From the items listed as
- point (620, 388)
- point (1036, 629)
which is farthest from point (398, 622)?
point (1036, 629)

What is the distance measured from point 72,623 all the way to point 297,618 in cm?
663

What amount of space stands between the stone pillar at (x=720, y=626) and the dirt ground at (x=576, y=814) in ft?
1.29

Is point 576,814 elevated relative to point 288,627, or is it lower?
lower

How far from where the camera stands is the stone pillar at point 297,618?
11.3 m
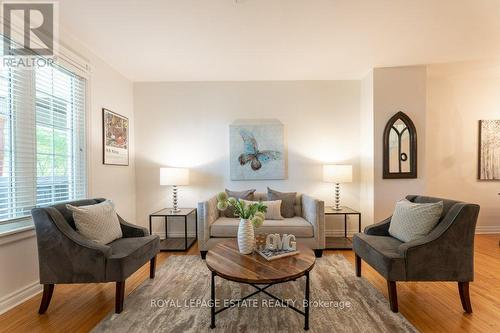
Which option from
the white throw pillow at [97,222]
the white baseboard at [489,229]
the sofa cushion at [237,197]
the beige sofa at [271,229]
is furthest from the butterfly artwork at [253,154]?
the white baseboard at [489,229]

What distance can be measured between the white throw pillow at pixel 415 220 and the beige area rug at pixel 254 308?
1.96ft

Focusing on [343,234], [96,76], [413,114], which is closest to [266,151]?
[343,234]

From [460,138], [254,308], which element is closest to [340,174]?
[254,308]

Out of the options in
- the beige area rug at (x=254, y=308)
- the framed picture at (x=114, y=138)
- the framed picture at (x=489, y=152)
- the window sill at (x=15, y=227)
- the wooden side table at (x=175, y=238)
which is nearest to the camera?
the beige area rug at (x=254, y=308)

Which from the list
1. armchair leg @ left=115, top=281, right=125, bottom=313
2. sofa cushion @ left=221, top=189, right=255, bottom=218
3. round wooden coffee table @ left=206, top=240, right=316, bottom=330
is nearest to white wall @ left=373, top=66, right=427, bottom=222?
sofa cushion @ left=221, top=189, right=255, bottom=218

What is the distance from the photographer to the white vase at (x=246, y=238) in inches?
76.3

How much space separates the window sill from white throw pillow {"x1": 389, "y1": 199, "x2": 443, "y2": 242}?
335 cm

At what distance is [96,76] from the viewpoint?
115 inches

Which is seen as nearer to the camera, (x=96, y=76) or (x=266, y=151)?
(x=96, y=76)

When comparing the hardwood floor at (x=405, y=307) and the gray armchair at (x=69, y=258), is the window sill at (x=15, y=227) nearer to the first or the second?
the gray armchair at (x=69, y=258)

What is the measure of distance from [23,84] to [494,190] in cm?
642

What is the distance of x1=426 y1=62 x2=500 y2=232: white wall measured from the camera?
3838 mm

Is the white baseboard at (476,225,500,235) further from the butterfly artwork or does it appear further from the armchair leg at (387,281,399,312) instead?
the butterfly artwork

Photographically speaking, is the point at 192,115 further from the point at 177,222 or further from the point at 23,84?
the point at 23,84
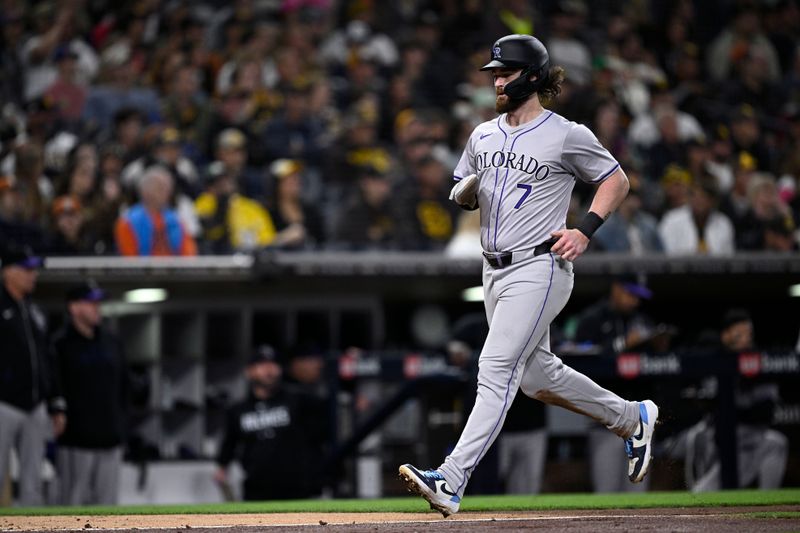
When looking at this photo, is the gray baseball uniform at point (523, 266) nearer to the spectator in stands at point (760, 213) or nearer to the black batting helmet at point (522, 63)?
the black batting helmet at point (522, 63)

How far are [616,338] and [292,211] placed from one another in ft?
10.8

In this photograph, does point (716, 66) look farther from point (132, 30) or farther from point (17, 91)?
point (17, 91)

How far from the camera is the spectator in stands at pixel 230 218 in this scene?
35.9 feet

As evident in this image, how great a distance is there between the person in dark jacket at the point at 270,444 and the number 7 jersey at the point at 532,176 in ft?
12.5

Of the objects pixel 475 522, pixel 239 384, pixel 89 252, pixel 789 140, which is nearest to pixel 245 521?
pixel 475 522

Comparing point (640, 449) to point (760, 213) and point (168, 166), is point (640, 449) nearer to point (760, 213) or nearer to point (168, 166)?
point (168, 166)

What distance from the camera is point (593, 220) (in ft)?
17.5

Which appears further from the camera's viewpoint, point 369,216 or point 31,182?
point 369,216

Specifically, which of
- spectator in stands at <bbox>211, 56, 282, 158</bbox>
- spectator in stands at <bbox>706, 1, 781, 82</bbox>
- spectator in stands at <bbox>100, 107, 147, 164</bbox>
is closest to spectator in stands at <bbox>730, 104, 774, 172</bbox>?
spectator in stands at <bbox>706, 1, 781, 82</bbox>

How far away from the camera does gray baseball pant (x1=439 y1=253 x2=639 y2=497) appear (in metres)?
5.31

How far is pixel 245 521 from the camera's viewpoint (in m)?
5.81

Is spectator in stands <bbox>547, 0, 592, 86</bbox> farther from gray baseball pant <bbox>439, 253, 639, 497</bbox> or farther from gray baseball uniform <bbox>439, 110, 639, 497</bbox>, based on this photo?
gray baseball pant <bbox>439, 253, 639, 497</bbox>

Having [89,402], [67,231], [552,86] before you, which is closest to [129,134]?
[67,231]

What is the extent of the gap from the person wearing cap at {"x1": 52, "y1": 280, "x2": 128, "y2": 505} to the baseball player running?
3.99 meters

==

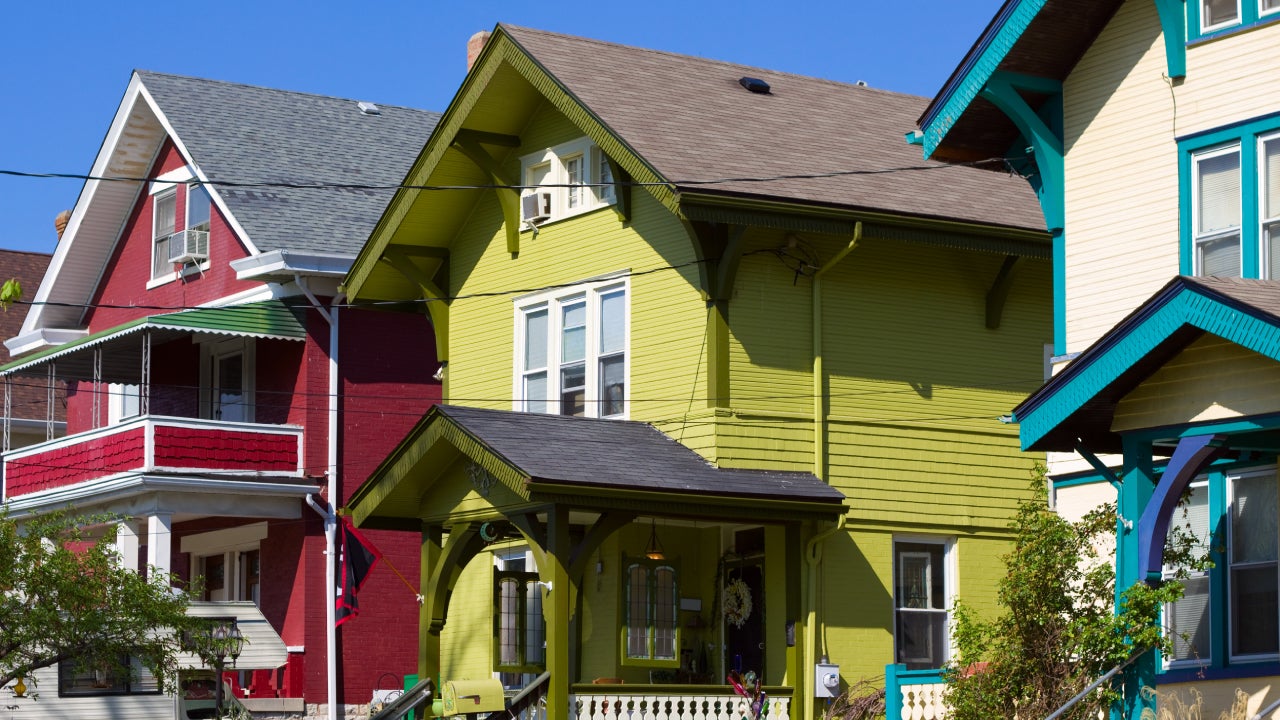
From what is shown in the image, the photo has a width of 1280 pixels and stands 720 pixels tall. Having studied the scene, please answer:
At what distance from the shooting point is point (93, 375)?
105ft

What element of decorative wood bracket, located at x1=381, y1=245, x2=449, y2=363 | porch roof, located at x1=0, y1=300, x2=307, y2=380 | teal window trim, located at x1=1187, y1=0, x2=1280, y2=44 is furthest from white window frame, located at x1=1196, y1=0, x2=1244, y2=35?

* * *

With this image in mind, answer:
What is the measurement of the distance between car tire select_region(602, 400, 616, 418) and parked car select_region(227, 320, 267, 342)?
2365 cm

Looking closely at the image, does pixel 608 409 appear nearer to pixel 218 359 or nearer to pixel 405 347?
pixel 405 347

● Zu lösende Aufgabe
Welche Zeilen der Auflistung enthalten die Zeichenfolge „further“? Liste jede davon vollständig auf.

● Antwort
Is the white baseboard at (476,225,500,235) further from the butterfly artwork or does it appear further from the armchair leg at (387,281,399,312) instead?
Photographically speaking, is the point at 192,115 further from the point at 177,222 or further from the point at 23,84?
Which appears further from the camera's viewpoint, point 369,216 or point 31,182?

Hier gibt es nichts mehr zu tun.